Quando pensámos num lugar para fazer as fotos com Rui Sanches a escolha recaiu naturalmente sobre um sítio que ainda está em obras. Não seria o mais óbvio para muita gente, mas no caso do dono do grupo Multifood faz todo o sentido — afinal, parte do tempo de Rui Sanches é passado em espaços em obras, a montar novas cozinhas e a decidir o que fazer ao chão ou às paredes.
E é neste espaço, no Príncipe Real, em Lisboa, que nascerá dentro de um mês, mais ou menos, o novo restaurante do empresário. O nome ainda é segredo, mas sabe-se que é (mais) um projecto em sociedade com Henrique Sá Pessoa (Alma) com comida para partilhar e uma vertente ibérica.

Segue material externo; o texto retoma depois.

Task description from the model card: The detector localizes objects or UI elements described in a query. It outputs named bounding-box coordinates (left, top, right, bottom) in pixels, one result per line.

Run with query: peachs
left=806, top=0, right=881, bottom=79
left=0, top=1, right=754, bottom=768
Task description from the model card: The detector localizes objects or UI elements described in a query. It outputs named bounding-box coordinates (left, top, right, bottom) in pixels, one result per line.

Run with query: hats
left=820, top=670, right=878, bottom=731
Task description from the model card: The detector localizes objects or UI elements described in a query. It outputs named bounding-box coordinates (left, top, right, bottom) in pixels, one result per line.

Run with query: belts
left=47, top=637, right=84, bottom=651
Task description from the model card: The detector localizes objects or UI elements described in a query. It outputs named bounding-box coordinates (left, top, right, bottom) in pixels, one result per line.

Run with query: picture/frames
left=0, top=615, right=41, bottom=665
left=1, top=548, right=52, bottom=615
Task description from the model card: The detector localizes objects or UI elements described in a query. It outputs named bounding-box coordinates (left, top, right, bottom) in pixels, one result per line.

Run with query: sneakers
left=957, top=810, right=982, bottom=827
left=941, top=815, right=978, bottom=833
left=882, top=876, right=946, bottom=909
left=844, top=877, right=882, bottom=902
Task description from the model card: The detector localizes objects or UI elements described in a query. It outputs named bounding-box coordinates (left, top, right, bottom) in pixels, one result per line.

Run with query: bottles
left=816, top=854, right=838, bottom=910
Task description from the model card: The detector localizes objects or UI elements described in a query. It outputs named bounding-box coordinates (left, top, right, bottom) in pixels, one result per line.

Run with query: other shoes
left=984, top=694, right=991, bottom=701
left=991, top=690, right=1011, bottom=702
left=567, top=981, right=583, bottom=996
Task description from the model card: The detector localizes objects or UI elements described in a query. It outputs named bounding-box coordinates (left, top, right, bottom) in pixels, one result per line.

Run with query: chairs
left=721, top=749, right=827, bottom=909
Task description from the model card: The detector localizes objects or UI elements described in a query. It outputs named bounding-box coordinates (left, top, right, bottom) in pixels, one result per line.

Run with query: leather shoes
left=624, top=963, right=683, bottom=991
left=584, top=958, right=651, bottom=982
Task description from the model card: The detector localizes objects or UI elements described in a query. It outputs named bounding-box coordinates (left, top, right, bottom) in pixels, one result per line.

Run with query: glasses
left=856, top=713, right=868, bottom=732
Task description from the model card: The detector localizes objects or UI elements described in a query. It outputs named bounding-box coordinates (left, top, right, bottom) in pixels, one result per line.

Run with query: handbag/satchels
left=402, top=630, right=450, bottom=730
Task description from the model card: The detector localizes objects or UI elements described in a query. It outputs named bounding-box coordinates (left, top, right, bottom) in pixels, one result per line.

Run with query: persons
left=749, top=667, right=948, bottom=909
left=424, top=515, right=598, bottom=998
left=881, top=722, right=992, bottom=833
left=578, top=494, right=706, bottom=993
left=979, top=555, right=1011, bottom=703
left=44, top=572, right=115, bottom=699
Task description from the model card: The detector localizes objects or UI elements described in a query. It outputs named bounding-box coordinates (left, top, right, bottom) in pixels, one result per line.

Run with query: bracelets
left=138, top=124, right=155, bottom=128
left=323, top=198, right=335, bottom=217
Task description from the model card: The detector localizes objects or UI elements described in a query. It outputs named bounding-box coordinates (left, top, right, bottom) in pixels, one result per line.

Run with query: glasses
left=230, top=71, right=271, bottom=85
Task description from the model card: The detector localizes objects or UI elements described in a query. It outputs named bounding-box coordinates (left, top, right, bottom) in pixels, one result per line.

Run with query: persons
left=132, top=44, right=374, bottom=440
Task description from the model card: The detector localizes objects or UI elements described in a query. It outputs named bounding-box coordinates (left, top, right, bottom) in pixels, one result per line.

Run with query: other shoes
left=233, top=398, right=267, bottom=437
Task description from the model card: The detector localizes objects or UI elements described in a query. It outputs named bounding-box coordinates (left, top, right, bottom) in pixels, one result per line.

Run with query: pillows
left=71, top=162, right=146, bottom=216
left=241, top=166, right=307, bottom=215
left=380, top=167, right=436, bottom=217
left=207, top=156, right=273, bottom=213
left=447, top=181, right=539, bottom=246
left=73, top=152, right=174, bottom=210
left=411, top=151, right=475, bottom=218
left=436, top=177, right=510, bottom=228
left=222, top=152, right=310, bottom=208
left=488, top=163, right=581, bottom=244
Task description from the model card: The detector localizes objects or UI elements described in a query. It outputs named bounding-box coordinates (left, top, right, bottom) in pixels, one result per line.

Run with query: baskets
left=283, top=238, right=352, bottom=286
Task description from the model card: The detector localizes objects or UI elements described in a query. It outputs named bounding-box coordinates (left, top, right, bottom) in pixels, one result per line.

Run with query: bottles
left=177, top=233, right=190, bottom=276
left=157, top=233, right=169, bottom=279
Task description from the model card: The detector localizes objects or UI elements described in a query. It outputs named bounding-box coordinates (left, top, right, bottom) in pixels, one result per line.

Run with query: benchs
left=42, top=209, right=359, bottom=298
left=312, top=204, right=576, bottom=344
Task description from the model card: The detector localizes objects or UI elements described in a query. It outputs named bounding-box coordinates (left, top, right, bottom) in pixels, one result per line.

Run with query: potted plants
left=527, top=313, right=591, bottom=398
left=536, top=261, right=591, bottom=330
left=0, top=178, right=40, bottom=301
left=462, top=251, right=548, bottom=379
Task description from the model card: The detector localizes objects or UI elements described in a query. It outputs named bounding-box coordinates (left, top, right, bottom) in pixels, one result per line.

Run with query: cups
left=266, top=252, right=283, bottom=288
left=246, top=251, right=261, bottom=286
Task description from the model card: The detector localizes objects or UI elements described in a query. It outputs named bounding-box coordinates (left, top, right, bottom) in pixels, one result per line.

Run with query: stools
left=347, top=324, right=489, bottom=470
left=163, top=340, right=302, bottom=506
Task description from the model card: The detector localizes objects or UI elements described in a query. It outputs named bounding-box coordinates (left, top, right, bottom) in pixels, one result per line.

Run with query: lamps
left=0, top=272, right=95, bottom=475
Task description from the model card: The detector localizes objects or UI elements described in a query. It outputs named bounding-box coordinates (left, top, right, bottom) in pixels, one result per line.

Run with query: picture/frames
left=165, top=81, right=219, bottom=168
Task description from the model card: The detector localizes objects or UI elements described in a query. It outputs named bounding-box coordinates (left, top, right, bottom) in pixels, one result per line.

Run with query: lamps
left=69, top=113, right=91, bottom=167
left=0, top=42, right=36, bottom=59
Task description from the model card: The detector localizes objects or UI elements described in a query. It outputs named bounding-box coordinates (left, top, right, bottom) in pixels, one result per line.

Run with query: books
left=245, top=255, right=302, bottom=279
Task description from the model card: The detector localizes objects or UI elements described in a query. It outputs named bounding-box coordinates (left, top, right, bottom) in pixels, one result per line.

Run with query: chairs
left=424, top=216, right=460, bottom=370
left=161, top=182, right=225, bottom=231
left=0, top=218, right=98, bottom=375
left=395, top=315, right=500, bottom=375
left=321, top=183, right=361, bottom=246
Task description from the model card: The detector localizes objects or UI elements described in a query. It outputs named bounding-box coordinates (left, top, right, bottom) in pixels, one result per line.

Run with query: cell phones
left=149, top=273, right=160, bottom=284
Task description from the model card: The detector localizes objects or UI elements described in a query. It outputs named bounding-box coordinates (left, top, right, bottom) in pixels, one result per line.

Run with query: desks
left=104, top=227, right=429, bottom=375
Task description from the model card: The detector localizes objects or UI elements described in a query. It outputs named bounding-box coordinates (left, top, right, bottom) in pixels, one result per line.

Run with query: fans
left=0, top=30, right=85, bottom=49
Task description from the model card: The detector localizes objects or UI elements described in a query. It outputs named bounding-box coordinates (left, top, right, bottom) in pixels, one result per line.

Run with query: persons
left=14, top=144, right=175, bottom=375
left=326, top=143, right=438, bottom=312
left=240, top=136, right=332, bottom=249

Mas na entrevista Rui revela um pouco mais do pensamento que o trouxe até aqui. “Quando se replicam os conceitos na alta cozinha, a aposta é geralmente não no restaurante mais fine dining mas naquilo a que eu chamo o restaurante B.” Para percebermos o que quer dizer, dá o exemplo de um dos chefs mais mediáticos de Espanha actualmente: David Muñoz, que tem o DiverXo (três estrelas Michelin), levou para Londres o seu restaurante B, o StreetXo, que em Madrid fica no topo de um El Corte Inglès e tem o ambiente punk que é a imagem de marca de Muñoz mas a preços muito mais acessíveis. “Seguramente que Londres tem mercado para o DiverXo, mas se ele o replicasse deixava de ser tão especial”, justifica Rui Sanches.
A ideia de um “restaurante B” é ser uma espécie de “antecâmara” — neste caso do Alma, o restaurante de fine dining de Sá Pessoa, que tem também a hamburgueria Cais da Pedra, em Santa Apolónia, e um espaço no Mercado da Ribeira, ambos em Lisboa. “Existe uma grande necessidade de ter uma antecâmara do Alma o mais próximo possível dele”, afirma Rui Sanches. “É um espaço que nos permite termos cada vez melhores equipas, testar cada vez mais pratos, acrescentar novos ingredientes, novos fornecedores.”
Um dos objectivos dos dois sócios é precisamente procurar produtos diferentes e de qualidade. “Vivemos no terceiro país do mundo, depois da França e da Itália, com mais produtos com Denominação de Origem Protegida. Temos que valorizar isso e dar protagonismo a esses produtores.”
Um Alma intemporal
Foi só quando estabeleceu a sociedade com Sá Pessoa que Rui Sanches entrou no universo do fine dining. Mas acha que este é hoje fundamental num grupo como o Multifood. “O fine dining está para a restauração como a Formula 1 para o mercado automóvel. Se queremos ter sucesso na restauração amanhã temos que olhar para o que se está a fazer no fine dining hoje. É isso que vai alimentar toda a restauração, um pouco como acontece com o criador para a indústria da moda.”
Garante que trata todos os espaços que tem com a mesma atenção e dedicação (o Honorato do Chiado, por exemplo, tem um mural do artista Vhils e a pizzaria ZeroZero tem um da ilustradora Ana Gil), mas cada um tem necessidades específicas. E a experiência de montar o Alma, no antigo armazém, todo em pedra, da Livraria Bertrand do Chiado, foi um desafio muito particular.
“O pavimento é fabuloso, mas estava muito maltratado e corríamos o risco de, quando o restaurante estivesse todo pronto, as cadeiras e as mesas começarem a abanar”, recorda. “Discutimos muito sobre o que fazer e no final assumimos o risco, deixando-o tal como estava”.
Depois houve a questão do mobiliário. “Era preciso respeitar o espaço — todos os candeeiros, mesas, tudo foi desenhado pelo arquitecto”, conta Rui. “É um processo moroso mas em termos de longevidade do projecto é essencial. Todos nós conhecemos restaurantes que hoje são clássicos em Lisboa e em que as peças foram todas desenhadas por arquitectos.”
“Tudo o que temos no Alma, à excepção dos equipamentos de cozinha, é trabalho de artesãos portugueses”, sublinha. As ementas, por exemplo, “foram feitas pelo Arménio Santos, que é uma das únicas pessoas que trabalham pele à mão”. Estes são, para o empresário, cuidados que se justificam porque o grande objectivo neste caso é “tornar o projecto intemporal”. Para que dure muito tempo.